As consequence of the season’s length, baseball is the most personal of all the major sports. Because they must play 162 games in a six month window, there is a baseball game on just about every night. If you follow an entire season, you spend just about 90% of your days watching and rooting for the same group of guys. After a time, you start to feel a connection with them. Your baseball team becomes almost like extended family: you live with them, die with them, laugh with them, cry with them. And when you think about the possibility of one of them leaving the team, especially involuntarily through a trade, it’s almost unthinkable, like knowing a family member is never going to come around again.
People get attached to their baseball teams, but it has been especially easy with this New York Met squad of 2012. They play hard every night, never quit, and so far have overcome the odds and expectations to give their fans three months of thrills.

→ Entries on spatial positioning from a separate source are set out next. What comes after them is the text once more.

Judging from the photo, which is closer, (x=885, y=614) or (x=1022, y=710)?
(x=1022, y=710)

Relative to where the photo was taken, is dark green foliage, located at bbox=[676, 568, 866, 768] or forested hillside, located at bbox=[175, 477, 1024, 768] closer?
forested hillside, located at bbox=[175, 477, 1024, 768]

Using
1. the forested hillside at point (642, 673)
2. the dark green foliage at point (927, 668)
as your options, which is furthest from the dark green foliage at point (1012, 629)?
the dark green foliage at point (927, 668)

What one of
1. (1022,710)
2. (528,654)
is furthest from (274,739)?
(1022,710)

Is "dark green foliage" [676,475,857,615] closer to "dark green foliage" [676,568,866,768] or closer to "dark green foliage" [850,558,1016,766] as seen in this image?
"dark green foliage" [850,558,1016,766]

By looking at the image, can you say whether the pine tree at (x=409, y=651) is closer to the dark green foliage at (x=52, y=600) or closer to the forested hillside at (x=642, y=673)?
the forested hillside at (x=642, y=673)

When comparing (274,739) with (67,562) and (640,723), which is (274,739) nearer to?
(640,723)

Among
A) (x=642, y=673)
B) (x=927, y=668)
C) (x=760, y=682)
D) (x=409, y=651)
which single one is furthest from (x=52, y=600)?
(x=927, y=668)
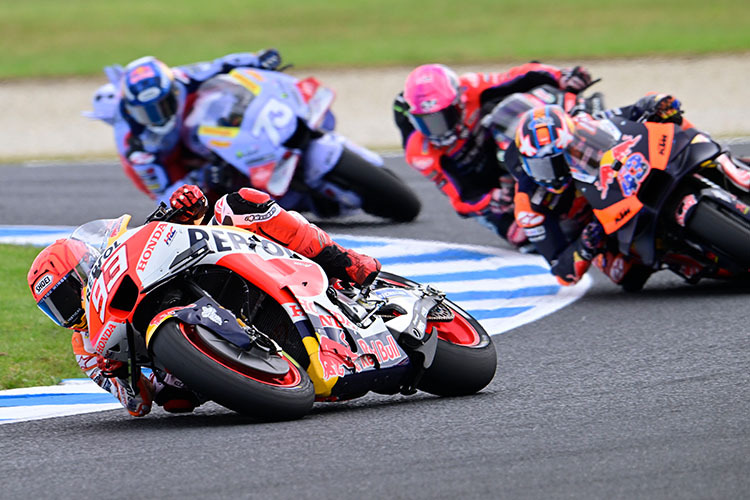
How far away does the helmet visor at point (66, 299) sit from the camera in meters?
6.11

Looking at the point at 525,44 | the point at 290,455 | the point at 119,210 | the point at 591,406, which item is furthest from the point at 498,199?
the point at 525,44

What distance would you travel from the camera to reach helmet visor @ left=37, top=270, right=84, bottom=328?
6.11m

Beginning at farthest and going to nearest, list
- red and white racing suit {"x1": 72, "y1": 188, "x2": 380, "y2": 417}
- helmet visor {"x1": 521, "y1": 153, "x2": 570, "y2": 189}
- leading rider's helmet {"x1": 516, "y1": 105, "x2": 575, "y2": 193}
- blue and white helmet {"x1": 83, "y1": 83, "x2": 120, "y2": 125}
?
blue and white helmet {"x1": 83, "y1": 83, "x2": 120, "y2": 125} < helmet visor {"x1": 521, "y1": 153, "x2": 570, "y2": 189} < leading rider's helmet {"x1": 516, "y1": 105, "x2": 575, "y2": 193} < red and white racing suit {"x1": 72, "y1": 188, "x2": 380, "y2": 417}

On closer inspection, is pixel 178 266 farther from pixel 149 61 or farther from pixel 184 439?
pixel 149 61

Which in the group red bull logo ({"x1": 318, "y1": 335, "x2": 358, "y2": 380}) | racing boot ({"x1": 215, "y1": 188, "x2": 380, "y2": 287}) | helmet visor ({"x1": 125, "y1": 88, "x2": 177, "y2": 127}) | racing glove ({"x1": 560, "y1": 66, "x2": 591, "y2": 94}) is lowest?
helmet visor ({"x1": 125, "y1": 88, "x2": 177, "y2": 127})

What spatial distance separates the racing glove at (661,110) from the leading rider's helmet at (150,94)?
446cm

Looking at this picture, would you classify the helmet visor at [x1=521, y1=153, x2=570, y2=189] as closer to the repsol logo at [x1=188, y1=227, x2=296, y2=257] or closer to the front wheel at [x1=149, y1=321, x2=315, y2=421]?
the repsol logo at [x1=188, y1=227, x2=296, y2=257]

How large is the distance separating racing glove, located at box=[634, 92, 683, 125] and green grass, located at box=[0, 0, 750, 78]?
57.1ft

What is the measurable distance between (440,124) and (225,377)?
257 inches

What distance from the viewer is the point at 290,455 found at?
16.6 ft

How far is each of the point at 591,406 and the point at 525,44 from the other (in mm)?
24875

This is as likeable a bunch of guys as have ever put on those blue caps with the orange “NY” insignia, and that makes it harder than ever to imagine the team without even one of the bunch. Even Jordany Valdespin, who has been up and down so often this year they’re about to name a stretch of I-80 East after him, has had his great moments (Who could forget that 3-run homer off Papelbon in Philly? As good a first career hit as ever was.), and it’s hard to envision the organization without him.
This feeling of connection with the players is what makes any sort of trade a Catch-22: stay stagnant and you can’t improve the club’s weaknesses, but make trades and you must give up a cherished member of the team. So how do you deal with it? What’s the method for coping with the departure of a member of your baseball family?
Perhaps the best way to look at it is to realize that in baseball, like in life, change is constant. Just as people move in and out of your life every year, baseball rosters turn over after every season. There will be some players on the 2012 edition of the Metropolitan Baseball Club who won’t return in 2013, and some may even be gone even before that. In 25 years’ time, all of them will be gone, and you’ll be telling your kids about the days of David Wright, Ike Davis, and R.A. Dickey as they begin to connect with a whole new set of ballplayers and recoil at the prospect of any of them being traded.
The key to surviving the trade deadline is to remember that things never stay the same forever. It’s all part of a cycle, and that cycle helps to create the generation-spanning fraternity that is a baseball club. Each of these men will be on the New York Mets all-time roster forever, and fans will remember the times when they each sported the orange and blue. But that does not mean it always will be, or should be, easy to say goodbye to guys like Justin Turner.